* [Exercise requirements]:
In the listing below, write out exactly each line from the first through the one containing "Researchers investigated whether".

* [Excerpted data]:
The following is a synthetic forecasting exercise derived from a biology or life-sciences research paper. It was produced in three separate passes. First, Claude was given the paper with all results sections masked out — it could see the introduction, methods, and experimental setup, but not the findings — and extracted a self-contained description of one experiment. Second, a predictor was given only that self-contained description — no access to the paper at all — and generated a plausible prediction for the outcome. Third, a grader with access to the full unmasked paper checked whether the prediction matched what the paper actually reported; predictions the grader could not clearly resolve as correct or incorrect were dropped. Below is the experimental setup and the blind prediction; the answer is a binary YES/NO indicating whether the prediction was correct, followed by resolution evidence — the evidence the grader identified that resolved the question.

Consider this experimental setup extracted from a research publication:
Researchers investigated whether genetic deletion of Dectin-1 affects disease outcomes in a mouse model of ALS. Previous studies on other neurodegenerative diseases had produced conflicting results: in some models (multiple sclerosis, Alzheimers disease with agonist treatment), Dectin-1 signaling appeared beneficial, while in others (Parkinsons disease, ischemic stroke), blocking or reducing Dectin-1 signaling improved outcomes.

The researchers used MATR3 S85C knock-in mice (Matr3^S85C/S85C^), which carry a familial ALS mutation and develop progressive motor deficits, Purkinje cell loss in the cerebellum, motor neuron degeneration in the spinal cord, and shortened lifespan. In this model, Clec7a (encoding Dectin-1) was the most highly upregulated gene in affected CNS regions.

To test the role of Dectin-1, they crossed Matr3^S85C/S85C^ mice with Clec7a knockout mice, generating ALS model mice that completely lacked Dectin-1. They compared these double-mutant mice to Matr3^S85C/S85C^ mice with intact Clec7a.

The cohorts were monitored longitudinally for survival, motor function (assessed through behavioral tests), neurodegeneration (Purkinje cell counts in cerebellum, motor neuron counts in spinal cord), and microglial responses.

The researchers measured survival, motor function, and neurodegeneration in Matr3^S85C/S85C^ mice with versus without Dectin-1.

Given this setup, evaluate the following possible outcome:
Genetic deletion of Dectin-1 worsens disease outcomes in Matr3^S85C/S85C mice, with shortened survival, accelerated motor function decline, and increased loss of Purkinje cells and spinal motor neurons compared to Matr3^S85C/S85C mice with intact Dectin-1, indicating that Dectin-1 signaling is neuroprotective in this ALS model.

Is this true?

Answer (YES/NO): NO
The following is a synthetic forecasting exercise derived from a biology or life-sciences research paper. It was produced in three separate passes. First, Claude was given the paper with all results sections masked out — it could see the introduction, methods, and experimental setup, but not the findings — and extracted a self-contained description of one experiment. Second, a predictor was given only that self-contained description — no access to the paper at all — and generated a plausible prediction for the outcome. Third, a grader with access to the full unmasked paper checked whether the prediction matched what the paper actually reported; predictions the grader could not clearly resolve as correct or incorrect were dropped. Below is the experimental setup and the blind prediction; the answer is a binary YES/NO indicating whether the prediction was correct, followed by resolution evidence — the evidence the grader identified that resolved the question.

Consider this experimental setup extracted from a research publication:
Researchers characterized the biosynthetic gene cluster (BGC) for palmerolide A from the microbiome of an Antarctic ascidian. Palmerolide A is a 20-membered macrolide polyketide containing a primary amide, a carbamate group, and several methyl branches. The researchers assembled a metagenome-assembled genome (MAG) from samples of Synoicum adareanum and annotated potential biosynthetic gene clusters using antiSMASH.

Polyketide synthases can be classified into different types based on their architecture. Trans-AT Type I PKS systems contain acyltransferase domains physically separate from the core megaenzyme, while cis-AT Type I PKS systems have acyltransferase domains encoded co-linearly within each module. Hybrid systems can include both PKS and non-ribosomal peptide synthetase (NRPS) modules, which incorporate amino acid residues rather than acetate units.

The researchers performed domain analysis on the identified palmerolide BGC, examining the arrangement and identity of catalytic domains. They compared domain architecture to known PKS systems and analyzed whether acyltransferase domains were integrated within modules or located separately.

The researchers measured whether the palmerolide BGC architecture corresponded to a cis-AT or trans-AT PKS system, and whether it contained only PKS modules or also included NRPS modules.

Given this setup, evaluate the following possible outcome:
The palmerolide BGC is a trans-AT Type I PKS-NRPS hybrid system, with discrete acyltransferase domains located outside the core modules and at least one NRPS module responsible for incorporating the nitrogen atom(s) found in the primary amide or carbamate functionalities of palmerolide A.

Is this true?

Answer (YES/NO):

* [Solution below]:
The following is a synthetic forecasting exercise derived from a biology or life-sciences research paper. It was produced in three separate passes. First, Claude was given the paper with all results sections masked out — it could see the introduction, methods, and experimental setup, but not the findings — and extracted a self-contained description of one experiment. Second, a predictor was given only that self-contained description — no access to the paper at all — and generated a plausible prediction for the outcome. Third, a grader with access to the full unmasked paper checked whether the prediction matched what the paper actually reported; predictions the grader could not clearly resolve as correct or incorrect were dropped. Below is the experimental setup and the blind prediction; the answer is a binary YES/NO indicating whether the prediction was correct, followed by resolution evidence — the evidence the grader identified that resolved the question.

Consider this experimental setup extracted from a research publication:
Researchers investigated whether genetic deletion of Dectin-1 affects disease outcomes in a mouse model of ALS. Previous studies on other neurodegenerative diseases had produced conflicting results: in some models (multiple sclerosis, Alzheimers disease with agonist treatment), Dectin-1 signaling appeared beneficial, while in others (Parkinsons disease, ischemic stroke), blocking or reducing Dectin-1 signaling improved outcomes.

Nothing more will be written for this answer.